The language creates several dilemmas:
- Current terminology depends heavily on ethical principles
- Current terminology creates unnecessary loads
- Current terminology will encourage SEO pros to ask the wrong queries
- Current terminology implies universality
- Current terminology never accounts for search engine transformations
New evolution
Using color-coded hats symbolizes SEO concepts has flaws, but what is the alternative?
SEO profs need a way of conveying the level of risks and rewards with rank-boosting strategies. Instead of using the current white and black hat uniqueness to classify the ranking methods, SEO professionals must use quantitative metrics to understand and examine the tactic’s outcomes.
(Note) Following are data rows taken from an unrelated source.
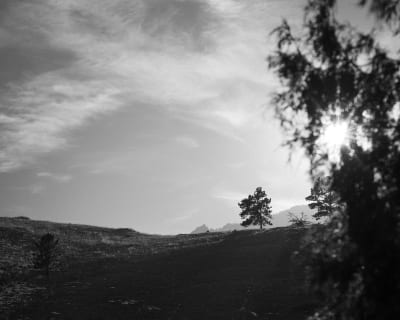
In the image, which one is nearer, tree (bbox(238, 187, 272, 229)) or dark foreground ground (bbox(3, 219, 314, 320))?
dark foreground ground (bbox(3, 219, 314, 320))

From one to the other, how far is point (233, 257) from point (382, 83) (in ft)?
136

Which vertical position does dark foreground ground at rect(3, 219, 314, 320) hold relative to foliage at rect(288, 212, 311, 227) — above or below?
below

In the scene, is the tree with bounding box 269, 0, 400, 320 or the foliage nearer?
the tree with bounding box 269, 0, 400, 320

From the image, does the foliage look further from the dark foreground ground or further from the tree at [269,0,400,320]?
the tree at [269,0,400,320]

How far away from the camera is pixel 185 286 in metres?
40.3

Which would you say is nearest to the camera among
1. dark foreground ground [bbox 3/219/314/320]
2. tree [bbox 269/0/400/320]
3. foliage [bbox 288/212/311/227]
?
tree [bbox 269/0/400/320]

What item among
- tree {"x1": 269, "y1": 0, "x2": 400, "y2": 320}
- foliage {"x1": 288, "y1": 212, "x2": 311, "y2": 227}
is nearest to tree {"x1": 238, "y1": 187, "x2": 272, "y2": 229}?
foliage {"x1": 288, "y1": 212, "x2": 311, "y2": 227}

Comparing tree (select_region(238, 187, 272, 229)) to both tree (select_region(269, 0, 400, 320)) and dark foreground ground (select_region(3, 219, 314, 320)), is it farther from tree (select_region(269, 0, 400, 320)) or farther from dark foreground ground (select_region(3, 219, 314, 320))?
tree (select_region(269, 0, 400, 320))

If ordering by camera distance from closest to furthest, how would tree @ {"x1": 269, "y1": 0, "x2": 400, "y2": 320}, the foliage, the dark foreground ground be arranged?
1. tree @ {"x1": 269, "y1": 0, "x2": 400, "y2": 320}
2. the dark foreground ground
3. the foliage

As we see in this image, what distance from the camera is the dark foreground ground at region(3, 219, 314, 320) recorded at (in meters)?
31.2

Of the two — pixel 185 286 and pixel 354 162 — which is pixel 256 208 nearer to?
pixel 185 286

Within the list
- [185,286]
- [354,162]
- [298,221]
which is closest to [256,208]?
[298,221]

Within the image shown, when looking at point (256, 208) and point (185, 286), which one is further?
point (256, 208)

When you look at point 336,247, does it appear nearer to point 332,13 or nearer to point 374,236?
point 374,236
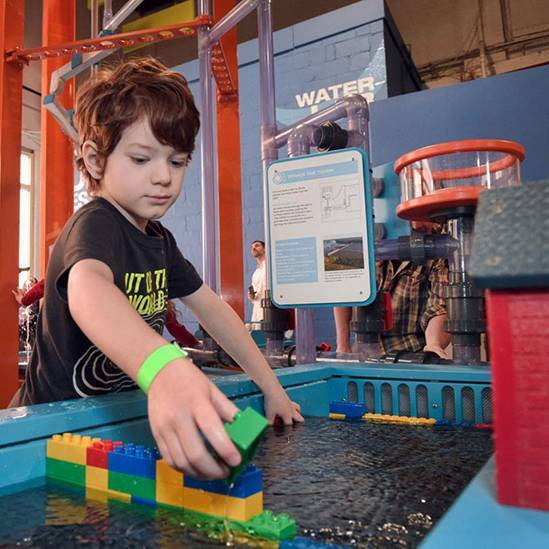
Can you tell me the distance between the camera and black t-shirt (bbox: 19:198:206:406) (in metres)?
0.70

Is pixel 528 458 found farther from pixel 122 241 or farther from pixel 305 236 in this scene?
pixel 305 236

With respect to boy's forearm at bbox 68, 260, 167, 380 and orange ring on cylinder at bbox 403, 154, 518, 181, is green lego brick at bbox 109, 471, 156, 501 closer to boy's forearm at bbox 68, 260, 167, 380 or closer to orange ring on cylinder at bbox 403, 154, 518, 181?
boy's forearm at bbox 68, 260, 167, 380

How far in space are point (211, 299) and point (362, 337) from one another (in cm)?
39

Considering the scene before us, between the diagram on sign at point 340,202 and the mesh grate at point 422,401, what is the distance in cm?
38

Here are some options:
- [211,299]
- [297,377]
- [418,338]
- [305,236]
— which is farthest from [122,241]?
[418,338]

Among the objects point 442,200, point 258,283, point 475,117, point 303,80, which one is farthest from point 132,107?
point 303,80

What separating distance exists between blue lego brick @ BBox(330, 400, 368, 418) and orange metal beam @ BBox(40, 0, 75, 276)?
203cm

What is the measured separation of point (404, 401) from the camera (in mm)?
865

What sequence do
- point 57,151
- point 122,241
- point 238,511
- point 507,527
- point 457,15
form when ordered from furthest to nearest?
1. point 457,15
2. point 57,151
3. point 122,241
4. point 238,511
5. point 507,527

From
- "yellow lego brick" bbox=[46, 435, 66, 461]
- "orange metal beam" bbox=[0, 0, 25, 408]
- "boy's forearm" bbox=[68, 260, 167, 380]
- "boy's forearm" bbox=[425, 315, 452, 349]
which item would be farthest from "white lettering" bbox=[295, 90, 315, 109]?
"yellow lego brick" bbox=[46, 435, 66, 461]

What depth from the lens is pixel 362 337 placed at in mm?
1125

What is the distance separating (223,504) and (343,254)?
2.45 ft

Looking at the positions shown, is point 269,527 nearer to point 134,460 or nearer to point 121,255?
point 134,460

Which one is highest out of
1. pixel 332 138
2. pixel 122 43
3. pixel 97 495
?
pixel 122 43
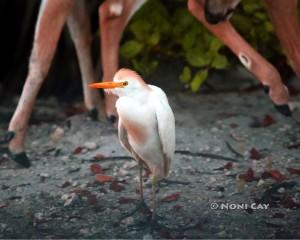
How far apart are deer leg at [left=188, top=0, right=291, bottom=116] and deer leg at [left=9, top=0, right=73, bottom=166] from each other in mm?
959

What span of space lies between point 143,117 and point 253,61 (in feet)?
5.56

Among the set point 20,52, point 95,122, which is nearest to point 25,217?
point 95,122

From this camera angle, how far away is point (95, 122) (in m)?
6.73

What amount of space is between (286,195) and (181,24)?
2251 millimetres

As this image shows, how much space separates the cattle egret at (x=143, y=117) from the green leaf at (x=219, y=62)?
202 centimetres

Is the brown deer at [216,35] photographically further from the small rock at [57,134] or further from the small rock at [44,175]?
the small rock at [57,134]

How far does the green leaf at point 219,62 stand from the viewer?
6.57 meters

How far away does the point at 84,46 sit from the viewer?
6.77 meters

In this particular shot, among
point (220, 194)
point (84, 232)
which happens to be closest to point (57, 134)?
point (220, 194)

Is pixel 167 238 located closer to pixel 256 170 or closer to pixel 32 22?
pixel 256 170

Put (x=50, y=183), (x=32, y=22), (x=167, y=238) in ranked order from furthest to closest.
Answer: (x=32, y=22) → (x=50, y=183) → (x=167, y=238)

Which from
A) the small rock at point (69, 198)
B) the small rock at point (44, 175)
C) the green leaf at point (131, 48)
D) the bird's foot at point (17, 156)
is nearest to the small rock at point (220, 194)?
the small rock at point (69, 198)

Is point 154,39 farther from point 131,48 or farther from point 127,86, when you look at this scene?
point 127,86

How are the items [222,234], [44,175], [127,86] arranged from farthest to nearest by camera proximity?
A: [44,175]
[222,234]
[127,86]
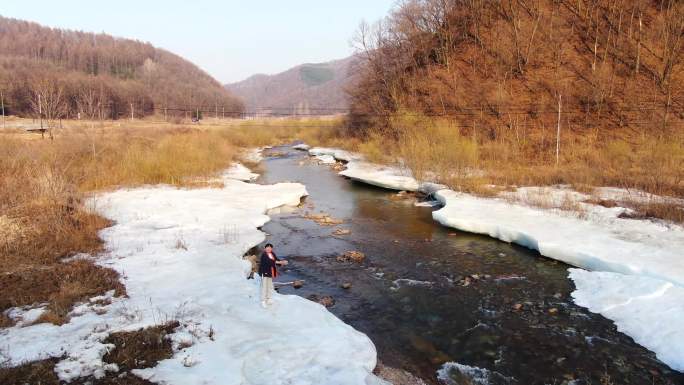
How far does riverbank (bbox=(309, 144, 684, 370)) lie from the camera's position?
7992mm

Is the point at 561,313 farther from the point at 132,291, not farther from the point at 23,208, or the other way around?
the point at 23,208

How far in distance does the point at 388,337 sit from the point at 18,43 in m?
167

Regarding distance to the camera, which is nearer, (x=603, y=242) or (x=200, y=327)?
(x=200, y=327)

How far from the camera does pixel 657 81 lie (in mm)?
31203

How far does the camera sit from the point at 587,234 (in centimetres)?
1291

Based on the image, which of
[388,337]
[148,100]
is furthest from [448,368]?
[148,100]

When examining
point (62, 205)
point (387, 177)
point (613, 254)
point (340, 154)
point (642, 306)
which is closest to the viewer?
point (642, 306)

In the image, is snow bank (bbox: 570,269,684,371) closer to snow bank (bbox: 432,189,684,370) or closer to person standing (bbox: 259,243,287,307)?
snow bank (bbox: 432,189,684,370)

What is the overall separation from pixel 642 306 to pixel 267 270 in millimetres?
7209

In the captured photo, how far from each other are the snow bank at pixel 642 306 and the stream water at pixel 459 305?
0.20 metres

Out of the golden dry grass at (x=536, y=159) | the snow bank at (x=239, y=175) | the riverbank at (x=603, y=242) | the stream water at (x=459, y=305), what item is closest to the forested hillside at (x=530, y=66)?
the golden dry grass at (x=536, y=159)

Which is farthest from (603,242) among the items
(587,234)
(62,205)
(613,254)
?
(62,205)

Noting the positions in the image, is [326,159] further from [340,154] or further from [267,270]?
[267,270]

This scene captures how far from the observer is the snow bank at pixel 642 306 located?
7.31m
You need to be more specific than labeling a strategy as a white or black hat SEO. Explain which KPIs the tactic helps the company achieve and the cost – both resources and risk of penalization.
It is useful for SEO pros to explain the difference between slow-growth and growth-hacking strategies to their clients or employers.
Hats off to problem-solving SEO pros
SEO professionals have complex responsibilities and take on significant risks. The best SEO pros are the ones who see the past white-and-black terminology learnt from error and trial and put the needs of the company first.